Mirel Wagner spielt heute im Rahmen des Waves Vienna Festivals im Haus der Musik in Wien.
Entstanden sind die neuen Songs von Mirel Wagner - in denen es schon mal gefährlich unter dem hölzernen Fußboden knackst, während wir Mirels tolles Finger-Picking an der Gitarre bewundern - in der nordfinnischen Einsamkeit, in einer Blockhütte auf der Halbinsel Hailuoto. "One, two three four, what's underneath the floor", singt Mirel Wagner im Album-Opener "1234". Murder-Ballads, die näher an den Swans sind als etwa am jovialen Folk des Bob Dylan. Doom Blues, aber letztlich nichts zum starren Fürchten; Mirel Wagner nimmt uns an der Hand und führt uns da sicher wieder raus.
Doom-Soul

Mute
Ein neues Album gibt es auch von Cold Specks. Die Kanadierin nennt es "Neuroplasticity", und Songs darauf tragen Titel wie "A Quiet Chill" oder "Bodies At Bay". Nennen wir den Sound von Cold Specks doch einfach Doom-Soul. Sogar ihr Name hat ja direkt mit der Düsternis zu tun: In "Ulysses", jenem Literaturklassiker der Moderne des irischen Schriftstellers James Joyce, heißt es "Born all in the dark wormy earth, cold specks of fire, evil, lights shining in the darkness." Tja.
Doom-Indie
Von dem Song gibt es leider kein Video online
Das Wort "Neuroplasticity" klingt, na ja, sagen wir mal nach Medizin: neuronale Plastizität. Was das genau ist? I have no idea. Aber es könnte etwas sein, das in das "Basement" passt, in dem sich die Londoner Indierocker Dry The River in "Med School" befinden, einem Song auf ihrem neuen Album.
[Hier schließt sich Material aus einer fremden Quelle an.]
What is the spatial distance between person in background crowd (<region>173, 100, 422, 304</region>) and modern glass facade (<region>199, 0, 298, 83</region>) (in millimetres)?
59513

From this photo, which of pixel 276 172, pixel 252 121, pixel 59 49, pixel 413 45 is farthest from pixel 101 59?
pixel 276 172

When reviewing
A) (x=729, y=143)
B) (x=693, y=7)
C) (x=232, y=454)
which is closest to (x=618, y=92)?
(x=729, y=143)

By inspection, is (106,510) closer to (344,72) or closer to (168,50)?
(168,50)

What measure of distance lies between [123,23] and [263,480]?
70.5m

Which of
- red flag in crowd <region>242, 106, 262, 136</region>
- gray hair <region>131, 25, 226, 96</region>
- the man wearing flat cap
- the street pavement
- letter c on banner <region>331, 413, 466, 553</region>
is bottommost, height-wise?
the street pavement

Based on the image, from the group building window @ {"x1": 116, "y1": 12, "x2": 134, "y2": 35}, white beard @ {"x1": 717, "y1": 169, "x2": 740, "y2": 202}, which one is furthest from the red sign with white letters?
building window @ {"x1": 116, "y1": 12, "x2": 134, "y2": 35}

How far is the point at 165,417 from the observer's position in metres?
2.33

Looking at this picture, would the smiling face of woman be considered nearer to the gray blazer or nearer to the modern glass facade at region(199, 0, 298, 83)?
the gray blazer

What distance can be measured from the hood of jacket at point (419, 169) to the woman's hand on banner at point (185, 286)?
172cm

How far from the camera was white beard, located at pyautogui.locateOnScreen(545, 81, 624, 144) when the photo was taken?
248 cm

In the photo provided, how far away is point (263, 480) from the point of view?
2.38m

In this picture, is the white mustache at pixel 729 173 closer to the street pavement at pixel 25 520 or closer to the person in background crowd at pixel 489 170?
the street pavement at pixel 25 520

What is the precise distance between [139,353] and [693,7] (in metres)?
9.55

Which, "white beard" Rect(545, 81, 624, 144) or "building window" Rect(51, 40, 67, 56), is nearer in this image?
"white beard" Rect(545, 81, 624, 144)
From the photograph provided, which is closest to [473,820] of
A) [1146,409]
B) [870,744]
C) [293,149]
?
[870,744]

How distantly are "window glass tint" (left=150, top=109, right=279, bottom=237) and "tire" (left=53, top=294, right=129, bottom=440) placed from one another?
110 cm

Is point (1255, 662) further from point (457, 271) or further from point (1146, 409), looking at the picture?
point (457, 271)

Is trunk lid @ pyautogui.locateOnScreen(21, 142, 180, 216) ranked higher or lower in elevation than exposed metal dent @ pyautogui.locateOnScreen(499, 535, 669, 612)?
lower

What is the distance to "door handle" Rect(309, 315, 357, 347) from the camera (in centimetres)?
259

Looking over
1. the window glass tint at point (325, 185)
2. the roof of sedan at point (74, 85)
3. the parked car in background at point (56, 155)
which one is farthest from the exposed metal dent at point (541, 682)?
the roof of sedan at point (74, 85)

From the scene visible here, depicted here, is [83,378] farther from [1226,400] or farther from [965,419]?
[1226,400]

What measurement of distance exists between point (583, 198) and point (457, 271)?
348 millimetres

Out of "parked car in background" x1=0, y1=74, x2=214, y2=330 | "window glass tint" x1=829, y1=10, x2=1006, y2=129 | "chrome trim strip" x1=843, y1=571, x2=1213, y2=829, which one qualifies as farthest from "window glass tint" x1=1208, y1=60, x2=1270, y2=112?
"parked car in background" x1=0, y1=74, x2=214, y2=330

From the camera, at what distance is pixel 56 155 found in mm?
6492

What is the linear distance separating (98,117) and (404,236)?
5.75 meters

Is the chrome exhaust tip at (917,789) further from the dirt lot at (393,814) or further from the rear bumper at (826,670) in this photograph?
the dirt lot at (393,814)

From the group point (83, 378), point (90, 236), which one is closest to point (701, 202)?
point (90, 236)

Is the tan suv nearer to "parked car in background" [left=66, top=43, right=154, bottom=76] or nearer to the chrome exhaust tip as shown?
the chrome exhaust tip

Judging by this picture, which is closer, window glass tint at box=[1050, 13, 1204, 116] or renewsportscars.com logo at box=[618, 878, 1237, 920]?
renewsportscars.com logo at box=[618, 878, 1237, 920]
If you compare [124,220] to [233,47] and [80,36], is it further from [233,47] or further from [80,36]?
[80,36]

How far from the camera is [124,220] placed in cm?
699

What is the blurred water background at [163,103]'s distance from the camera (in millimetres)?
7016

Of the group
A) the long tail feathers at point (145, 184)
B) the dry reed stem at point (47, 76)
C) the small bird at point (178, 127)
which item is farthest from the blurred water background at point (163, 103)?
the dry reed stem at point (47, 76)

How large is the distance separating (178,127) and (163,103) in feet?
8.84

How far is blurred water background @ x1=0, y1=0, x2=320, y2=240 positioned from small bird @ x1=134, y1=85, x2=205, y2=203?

Achtung, festhalten, denn in "Med School" werden tote Körper seziert, und einer, der Dry-The-River-Sänger und ehemalige Medzinstudent Pete Liddle, fühlt sich so gar nicht wohl dabei: "They are cutting up the bodies in the med school basement." Gloomy, very gloomy, dieser Doom-Indie, auch wenn der Song dann bei weitem nicht so morbide klingt wie manche seiner Textzeilen.